For example: You claim, “Pizza Hut pizza is inedible.”

I know what you mean — that it doesn’t taste good. But you’ve made a factual claim that is demonstrably untrue. A good opponent will score points by making you defend this claim, which is indefensible. Try to be more specific.

We worked through your Twitter claims. No homework for Thursday, but you can expect an in-class activity tailored to how well you seem to be grasping these concepts so far.

New Media: Today was a work day – you worked in your groups, talking about the 7 questions and starting to frame up your new educational systems. Things were going ok! New groups, though, due to absences:

Brenna, Sarah O., Sydney, Rhyan

Rosemary, Autumn, Jenna, Sara L.

Jonnah, Laura, Payton, Andi

Thursday will also be a work day, in the same style as this – I expect that it will take you most if not all of the block to really pin down the way your new system (or updated system) will work and why. Keep thinking about it, and I’ll keep lobbing questions at you.

Siren: Talked about who’s who in the newsroom, and how the average newsroom flow chart works (the handout on pages 22-24).

So far we’ve also talked about:

The seven things that make a story interesting to readers

The parts of a front page, and of a story

At some point soon (next week) you can expect a quiz.

Style: Today you shared and then handed in your pieces inspired by Dale Carnegie’s HtWFaIP. Nice job – much of what was read aloud was really impressive!

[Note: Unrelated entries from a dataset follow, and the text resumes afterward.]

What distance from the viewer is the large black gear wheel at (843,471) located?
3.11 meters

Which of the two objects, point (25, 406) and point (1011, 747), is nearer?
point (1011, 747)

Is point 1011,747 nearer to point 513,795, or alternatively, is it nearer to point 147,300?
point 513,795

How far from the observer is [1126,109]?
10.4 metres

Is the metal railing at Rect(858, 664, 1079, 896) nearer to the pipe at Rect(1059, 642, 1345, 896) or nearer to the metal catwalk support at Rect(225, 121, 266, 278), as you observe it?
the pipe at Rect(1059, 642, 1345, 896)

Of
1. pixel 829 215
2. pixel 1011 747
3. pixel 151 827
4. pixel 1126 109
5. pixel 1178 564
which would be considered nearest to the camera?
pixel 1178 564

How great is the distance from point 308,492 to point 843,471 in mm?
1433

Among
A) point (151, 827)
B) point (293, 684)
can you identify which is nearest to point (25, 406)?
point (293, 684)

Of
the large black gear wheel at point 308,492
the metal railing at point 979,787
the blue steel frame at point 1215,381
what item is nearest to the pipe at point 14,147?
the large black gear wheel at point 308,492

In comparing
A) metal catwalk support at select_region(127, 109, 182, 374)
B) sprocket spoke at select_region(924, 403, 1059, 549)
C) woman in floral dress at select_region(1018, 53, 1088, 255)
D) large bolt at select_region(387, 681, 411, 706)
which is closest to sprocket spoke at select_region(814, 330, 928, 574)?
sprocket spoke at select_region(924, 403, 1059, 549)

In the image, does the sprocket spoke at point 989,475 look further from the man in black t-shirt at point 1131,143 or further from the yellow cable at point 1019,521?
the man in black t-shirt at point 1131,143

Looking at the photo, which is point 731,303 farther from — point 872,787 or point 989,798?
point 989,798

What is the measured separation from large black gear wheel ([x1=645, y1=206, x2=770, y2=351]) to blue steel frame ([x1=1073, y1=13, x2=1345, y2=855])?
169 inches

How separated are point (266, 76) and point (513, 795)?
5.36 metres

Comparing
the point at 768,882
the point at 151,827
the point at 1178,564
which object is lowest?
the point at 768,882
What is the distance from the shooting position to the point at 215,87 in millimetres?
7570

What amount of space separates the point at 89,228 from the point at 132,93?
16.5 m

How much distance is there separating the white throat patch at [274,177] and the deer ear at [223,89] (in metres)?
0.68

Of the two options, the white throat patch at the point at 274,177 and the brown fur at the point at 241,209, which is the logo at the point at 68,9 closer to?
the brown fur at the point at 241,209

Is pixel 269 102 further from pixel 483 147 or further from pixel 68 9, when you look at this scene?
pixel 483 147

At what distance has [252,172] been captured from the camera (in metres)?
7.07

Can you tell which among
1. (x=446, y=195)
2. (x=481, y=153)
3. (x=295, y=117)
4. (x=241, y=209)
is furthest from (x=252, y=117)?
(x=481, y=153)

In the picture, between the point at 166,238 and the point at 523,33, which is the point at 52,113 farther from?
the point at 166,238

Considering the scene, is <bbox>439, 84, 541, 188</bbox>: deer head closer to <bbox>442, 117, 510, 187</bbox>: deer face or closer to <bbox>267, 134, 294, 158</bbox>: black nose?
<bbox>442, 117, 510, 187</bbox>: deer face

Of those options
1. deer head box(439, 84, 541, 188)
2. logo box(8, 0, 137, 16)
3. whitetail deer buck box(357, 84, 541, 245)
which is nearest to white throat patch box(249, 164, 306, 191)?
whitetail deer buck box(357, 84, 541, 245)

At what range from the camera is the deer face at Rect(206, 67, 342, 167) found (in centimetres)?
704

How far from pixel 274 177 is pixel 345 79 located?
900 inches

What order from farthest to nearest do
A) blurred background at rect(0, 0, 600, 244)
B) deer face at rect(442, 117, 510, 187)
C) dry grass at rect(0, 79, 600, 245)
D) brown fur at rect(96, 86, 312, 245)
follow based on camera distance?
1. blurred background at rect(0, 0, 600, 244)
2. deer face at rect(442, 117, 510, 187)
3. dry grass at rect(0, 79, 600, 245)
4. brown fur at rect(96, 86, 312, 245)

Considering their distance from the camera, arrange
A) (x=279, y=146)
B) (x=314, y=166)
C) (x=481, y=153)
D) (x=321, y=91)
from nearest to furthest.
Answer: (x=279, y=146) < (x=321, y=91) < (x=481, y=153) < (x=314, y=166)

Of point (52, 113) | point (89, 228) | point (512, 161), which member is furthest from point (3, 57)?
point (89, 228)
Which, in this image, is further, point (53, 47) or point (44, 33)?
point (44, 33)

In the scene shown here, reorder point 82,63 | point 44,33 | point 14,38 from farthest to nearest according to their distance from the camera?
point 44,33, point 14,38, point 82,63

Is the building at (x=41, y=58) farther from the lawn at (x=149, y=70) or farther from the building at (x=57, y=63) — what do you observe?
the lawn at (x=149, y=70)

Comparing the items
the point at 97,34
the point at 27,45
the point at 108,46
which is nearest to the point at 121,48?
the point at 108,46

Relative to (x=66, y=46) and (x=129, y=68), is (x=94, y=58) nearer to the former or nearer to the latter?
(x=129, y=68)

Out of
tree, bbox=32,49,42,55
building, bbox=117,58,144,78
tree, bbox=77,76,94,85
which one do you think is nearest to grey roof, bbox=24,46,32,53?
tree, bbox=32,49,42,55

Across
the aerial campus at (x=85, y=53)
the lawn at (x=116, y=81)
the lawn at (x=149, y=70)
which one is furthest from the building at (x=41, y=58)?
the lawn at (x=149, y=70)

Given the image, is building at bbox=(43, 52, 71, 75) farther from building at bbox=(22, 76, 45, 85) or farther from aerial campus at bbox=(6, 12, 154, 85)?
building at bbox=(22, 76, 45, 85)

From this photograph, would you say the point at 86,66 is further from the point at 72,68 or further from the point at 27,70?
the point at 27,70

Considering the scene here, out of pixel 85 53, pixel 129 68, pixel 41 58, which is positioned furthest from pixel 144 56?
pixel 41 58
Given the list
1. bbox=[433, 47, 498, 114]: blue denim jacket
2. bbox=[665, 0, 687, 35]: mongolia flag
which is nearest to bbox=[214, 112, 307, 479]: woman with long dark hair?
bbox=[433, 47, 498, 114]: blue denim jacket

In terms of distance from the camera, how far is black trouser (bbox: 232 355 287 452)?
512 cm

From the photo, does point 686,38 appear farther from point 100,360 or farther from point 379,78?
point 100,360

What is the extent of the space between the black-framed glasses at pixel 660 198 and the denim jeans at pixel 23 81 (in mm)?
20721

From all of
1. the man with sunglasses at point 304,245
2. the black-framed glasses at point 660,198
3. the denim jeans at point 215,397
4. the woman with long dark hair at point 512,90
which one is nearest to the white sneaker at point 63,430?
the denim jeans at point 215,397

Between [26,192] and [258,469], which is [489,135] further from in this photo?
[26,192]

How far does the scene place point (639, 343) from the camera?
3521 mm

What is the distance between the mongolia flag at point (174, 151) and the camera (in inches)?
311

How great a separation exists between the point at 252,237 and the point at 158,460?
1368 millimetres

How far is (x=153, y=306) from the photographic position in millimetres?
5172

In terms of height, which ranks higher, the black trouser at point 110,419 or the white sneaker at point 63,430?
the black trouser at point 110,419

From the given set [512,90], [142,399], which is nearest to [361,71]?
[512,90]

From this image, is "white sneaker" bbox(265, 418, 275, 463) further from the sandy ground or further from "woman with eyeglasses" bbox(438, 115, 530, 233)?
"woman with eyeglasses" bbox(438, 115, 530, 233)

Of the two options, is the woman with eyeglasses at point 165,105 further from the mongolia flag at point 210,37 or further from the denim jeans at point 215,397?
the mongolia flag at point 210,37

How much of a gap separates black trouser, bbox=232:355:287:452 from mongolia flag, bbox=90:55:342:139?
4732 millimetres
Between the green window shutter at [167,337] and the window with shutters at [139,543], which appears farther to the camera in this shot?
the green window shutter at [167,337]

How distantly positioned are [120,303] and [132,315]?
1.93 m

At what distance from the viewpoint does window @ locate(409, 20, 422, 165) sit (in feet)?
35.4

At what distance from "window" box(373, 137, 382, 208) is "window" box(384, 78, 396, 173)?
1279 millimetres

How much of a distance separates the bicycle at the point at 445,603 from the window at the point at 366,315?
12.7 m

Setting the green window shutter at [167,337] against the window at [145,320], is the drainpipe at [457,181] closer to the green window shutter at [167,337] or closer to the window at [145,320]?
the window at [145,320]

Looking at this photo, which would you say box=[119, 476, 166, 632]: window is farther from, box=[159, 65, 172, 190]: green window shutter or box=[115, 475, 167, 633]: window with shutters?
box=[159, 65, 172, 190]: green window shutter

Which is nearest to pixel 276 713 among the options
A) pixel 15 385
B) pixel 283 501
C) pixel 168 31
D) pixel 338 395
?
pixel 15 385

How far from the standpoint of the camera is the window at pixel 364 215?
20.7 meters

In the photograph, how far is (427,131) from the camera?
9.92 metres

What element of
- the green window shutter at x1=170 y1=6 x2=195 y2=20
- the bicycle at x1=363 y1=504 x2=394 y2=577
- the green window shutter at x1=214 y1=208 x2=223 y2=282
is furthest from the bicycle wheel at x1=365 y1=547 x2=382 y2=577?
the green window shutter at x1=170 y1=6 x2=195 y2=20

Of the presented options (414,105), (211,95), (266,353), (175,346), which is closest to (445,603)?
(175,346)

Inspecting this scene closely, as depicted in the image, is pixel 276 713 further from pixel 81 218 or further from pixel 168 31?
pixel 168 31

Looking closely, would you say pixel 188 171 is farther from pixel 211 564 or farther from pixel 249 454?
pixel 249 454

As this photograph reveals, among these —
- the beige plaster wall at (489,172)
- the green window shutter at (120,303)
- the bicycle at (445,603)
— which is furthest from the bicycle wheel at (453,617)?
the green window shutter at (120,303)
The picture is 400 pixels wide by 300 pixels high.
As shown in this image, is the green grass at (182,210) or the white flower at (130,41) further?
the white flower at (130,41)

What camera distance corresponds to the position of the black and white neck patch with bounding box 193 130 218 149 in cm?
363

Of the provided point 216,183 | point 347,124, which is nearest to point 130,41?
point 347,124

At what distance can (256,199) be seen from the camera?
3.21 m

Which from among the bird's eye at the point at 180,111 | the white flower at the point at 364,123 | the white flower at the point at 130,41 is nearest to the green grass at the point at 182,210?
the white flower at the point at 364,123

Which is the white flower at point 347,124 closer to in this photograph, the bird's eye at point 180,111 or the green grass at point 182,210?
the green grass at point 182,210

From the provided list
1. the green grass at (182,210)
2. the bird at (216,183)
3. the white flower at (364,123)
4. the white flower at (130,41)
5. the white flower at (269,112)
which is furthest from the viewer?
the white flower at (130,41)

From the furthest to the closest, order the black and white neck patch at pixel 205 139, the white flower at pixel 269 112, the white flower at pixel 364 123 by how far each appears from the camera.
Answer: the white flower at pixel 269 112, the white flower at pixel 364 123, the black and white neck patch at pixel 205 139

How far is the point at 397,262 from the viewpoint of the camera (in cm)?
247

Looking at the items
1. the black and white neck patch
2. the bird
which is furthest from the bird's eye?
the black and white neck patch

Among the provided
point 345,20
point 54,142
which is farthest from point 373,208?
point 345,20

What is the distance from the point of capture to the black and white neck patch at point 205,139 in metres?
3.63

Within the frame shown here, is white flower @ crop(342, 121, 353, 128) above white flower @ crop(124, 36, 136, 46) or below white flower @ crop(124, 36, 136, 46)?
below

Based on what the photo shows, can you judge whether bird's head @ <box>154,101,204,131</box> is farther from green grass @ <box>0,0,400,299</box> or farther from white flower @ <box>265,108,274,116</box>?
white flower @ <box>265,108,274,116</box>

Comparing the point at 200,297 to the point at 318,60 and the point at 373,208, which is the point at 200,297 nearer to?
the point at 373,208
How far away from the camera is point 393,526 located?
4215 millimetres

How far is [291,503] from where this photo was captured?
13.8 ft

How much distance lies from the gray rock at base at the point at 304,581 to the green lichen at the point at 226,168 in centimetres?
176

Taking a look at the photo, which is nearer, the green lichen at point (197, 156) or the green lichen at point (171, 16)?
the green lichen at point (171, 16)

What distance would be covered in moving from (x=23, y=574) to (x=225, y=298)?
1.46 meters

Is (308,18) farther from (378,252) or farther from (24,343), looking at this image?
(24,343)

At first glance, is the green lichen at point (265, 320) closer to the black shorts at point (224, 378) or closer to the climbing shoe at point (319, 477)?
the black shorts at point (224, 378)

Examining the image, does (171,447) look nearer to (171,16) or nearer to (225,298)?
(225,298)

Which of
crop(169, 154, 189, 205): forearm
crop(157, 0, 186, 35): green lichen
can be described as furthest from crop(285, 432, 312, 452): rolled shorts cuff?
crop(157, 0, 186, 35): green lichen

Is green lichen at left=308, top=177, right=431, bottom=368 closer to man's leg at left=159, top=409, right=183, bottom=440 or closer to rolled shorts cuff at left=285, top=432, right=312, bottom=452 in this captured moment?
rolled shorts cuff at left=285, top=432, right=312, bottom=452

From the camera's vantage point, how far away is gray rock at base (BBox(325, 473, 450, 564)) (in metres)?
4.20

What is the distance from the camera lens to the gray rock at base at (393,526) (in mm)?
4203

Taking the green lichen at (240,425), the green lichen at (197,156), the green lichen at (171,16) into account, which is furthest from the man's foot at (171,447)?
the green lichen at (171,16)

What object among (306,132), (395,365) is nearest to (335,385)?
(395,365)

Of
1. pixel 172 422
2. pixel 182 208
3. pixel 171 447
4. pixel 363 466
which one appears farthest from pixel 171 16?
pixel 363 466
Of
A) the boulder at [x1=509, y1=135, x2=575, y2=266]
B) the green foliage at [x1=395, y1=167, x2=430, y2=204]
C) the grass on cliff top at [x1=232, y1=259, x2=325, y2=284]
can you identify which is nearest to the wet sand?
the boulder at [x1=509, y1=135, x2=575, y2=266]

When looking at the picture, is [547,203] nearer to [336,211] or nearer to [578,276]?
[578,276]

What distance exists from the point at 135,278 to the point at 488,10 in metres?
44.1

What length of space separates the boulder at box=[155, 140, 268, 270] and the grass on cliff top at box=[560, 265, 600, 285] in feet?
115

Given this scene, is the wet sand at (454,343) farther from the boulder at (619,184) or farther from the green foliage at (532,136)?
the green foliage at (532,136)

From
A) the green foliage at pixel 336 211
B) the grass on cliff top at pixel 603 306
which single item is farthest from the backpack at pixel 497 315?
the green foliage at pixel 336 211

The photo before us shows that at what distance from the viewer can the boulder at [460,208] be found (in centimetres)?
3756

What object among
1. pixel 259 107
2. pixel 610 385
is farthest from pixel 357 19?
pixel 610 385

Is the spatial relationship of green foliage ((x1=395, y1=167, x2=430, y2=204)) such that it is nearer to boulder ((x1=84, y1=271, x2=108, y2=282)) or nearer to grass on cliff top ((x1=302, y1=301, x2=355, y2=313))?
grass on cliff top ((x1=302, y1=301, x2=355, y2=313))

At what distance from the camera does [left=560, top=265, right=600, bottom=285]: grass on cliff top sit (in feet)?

The style for this week is Spoon River Anthology by Edgar Lee Masters – poetry. An excerpt was handed out in class, and the whole anthology can be found here, should you be interested: http://www2.hn.psu.edu/faculty/jmanis/masters/sranthol.pdf

Your notes are due on Thursday, as always. Make sure to be analytical as you write your notes – making simple observations is ground-floor notetaking. I’d love to see everyone here not only make observations but also make some kind of statement or analysis of what you observe. For example, a simple observation would be “The writer uses many long, sophisticated words.” A much better note would be “The writer uses many longer, sophisticated words, such as ‘unscrupulous’ and ‘microcosm.’ The result is that the voice sounds well-educated and a little bit pretentious, and perhaps a little old fashioned.”

8th Grade:

Survey: Poetry: Today we reviewed the material we’ve covered so far that I would like you to know for a quiz Thursday. (If you were absent Tuesday, you can make this quiz up on Friday.) That list of stuff includes:

Five essential elements of poetry/five poetry “don’ts”/image/abstraction/tenor/vehicle/figurative language/simile/metaphor/symbol (public and private)/hyperbole/synecdoche/pun/image cluster/mixed metaphor

Then we had the Haiku Rodeo 2014. Winners announced Thursday!